[MATERIAL SUPPLIED]:
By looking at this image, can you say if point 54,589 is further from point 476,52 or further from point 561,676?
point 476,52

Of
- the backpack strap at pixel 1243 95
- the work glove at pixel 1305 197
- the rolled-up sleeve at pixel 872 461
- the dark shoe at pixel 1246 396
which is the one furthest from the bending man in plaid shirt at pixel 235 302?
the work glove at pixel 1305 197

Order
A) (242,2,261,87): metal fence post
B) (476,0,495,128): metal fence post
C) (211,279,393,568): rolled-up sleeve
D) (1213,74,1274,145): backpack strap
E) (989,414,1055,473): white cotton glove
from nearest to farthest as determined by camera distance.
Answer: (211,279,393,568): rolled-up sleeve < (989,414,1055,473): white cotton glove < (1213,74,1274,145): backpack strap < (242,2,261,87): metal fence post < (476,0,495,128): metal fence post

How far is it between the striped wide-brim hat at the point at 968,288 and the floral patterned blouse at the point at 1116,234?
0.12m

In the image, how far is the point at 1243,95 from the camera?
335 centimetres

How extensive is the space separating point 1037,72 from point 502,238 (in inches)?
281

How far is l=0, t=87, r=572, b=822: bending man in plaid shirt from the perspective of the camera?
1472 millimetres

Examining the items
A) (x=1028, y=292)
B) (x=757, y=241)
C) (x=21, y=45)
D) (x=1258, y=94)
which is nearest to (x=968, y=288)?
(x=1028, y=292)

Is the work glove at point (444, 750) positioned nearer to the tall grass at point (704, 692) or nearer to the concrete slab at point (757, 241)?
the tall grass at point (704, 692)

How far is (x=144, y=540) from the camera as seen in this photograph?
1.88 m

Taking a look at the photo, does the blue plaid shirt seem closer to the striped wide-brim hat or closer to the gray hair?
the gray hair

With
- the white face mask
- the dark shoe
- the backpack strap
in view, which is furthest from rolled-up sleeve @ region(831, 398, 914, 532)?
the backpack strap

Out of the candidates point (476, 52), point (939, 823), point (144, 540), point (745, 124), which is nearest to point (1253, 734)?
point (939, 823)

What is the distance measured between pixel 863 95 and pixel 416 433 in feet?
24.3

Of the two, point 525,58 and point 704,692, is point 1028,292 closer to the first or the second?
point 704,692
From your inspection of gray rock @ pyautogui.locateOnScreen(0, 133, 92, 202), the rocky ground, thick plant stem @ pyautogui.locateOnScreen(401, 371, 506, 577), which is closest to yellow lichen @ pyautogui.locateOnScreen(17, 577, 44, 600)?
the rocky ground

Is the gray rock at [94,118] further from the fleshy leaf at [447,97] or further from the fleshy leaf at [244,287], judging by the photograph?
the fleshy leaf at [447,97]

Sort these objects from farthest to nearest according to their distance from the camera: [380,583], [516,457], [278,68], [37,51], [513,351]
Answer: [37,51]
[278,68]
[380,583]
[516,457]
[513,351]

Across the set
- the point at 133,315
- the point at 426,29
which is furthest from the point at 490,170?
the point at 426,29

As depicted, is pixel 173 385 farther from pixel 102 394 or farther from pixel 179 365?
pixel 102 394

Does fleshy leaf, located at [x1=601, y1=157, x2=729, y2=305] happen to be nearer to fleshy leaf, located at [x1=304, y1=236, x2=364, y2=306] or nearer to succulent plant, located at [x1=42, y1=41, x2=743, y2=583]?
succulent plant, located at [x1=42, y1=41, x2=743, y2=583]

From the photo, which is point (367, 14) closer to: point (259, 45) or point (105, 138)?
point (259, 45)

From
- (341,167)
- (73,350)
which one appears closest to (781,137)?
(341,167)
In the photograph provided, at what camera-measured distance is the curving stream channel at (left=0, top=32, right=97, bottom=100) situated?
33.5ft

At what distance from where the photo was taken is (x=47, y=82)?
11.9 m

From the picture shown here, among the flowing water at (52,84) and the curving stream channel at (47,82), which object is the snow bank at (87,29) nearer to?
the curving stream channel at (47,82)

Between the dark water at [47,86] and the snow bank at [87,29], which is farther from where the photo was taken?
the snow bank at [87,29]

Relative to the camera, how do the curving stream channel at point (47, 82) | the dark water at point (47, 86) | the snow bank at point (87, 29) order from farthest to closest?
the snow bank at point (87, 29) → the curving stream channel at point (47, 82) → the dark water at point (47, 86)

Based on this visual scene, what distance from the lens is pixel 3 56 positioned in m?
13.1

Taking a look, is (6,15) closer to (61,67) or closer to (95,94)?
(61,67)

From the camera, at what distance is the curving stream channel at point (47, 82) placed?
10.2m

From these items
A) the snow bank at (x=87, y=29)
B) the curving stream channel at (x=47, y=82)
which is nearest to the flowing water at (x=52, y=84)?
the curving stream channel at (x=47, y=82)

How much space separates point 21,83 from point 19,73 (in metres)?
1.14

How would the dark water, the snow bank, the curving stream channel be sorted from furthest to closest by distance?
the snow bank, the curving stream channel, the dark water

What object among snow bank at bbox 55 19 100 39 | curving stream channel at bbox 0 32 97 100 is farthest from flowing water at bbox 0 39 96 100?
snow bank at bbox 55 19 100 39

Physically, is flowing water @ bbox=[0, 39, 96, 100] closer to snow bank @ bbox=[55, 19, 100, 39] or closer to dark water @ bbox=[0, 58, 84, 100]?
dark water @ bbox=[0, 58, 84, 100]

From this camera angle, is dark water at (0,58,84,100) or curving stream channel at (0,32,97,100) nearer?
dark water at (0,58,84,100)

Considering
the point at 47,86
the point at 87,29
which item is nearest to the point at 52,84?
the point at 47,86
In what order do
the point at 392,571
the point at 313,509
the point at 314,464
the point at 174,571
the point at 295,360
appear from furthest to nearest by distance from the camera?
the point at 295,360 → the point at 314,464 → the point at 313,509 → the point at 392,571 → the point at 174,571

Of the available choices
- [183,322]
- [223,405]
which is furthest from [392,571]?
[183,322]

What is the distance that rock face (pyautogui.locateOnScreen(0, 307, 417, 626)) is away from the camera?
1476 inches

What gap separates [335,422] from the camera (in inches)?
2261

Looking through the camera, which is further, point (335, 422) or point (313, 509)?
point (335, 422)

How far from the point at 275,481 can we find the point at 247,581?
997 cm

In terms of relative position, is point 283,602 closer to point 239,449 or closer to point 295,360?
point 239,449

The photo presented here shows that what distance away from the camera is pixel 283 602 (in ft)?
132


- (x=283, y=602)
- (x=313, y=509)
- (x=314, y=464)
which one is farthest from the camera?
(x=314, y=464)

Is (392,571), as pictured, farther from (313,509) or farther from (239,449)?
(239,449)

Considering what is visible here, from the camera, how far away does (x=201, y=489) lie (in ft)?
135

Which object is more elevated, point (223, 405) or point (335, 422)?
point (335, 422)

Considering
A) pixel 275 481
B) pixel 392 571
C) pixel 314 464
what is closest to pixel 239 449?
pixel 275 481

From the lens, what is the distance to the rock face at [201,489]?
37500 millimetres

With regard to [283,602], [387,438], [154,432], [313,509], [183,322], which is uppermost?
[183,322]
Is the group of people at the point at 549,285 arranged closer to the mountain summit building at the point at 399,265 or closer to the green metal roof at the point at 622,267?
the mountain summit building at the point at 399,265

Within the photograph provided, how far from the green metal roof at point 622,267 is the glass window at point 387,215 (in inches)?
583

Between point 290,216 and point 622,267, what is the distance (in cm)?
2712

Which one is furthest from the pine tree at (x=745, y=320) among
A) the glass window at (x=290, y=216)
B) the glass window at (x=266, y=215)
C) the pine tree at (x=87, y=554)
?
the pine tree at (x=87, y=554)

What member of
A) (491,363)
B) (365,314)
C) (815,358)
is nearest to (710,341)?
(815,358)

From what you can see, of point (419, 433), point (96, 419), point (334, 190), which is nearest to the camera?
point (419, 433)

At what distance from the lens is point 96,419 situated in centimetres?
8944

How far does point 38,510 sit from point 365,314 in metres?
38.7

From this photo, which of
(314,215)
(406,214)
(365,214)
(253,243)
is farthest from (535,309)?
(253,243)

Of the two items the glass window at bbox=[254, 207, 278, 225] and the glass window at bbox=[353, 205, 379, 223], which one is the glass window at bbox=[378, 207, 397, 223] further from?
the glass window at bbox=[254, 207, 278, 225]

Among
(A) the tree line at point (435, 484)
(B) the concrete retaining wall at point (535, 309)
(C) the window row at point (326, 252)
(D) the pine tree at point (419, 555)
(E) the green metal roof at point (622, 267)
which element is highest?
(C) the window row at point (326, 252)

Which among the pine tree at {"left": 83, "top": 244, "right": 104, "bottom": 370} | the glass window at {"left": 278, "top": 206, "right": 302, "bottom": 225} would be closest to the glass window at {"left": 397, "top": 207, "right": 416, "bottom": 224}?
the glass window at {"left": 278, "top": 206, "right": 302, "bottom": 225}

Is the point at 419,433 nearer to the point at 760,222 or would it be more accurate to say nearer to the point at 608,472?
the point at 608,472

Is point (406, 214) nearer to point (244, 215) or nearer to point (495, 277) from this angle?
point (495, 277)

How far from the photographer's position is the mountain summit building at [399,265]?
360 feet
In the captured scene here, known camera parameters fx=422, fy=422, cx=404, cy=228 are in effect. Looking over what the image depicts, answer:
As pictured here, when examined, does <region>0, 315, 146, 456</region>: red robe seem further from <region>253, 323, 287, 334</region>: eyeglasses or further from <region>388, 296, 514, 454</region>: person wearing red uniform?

[EXERCISE]: From the line containing "At what distance from the" down to the final line of the data, write out every line exactly; both the first and last of these belong in your answer, and nothing else does.

[SOLUTION TO THIS TASK]:
At what distance from the lens is point 96,419 situated in centimetres?
8944

How far does point 38,510 sit from point 365,314 in metres?
38.7

From this photo, which of
(314,215)
(406,214)
(365,214)
(253,243)
is farthest from (535,309)?
(253,243)

Of the two items the glass window at bbox=[254, 207, 278, 225] and the glass window at bbox=[353, 205, 379, 223], which one is the glass window at bbox=[378, 207, 397, 223] further from?
the glass window at bbox=[254, 207, 278, 225]

Among
(A) the tree line at point (435, 484)
(B) the concrete retaining wall at point (535, 309)
(C) the window row at point (326, 252)
(D) the pine tree at point (419, 555)
(E) the green metal roof at point (622, 267)
which element is highest?
(C) the window row at point (326, 252)

Which among the pine tree at {"left": 83, "top": 244, "right": 104, "bottom": 370} | the glass window at {"left": 278, "top": 206, "right": 302, "bottom": 225} would be closest to the glass window at {"left": 397, "top": 207, "right": 416, "bottom": 224}?
the glass window at {"left": 278, "top": 206, "right": 302, "bottom": 225}

Is the point at 419,433 nearer to the point at 760,222 or would it be more accurate to say nearer to the point at 608,472?
the point at 608,472

Is point (406, 214) nearer to point (244, 215) or nearer to point (495, 277) from this angle?
point (495, 277)

How far from the photographer's position is the mountain summit building at [399,265]?
360 feet
In the captured scene here, known camera parameters fx=422, fy=422, cx=404, cy=228 are in effect. Looking over what the image depicts, answer:
As pictured here, when examined, does <region>0, 315, 146, 456</region>: red robe seem further from <region>253, 323, 287, 334</region>: eyeglasses or further from <region>388, 296, 514, 454</region>: person wearing red uniform?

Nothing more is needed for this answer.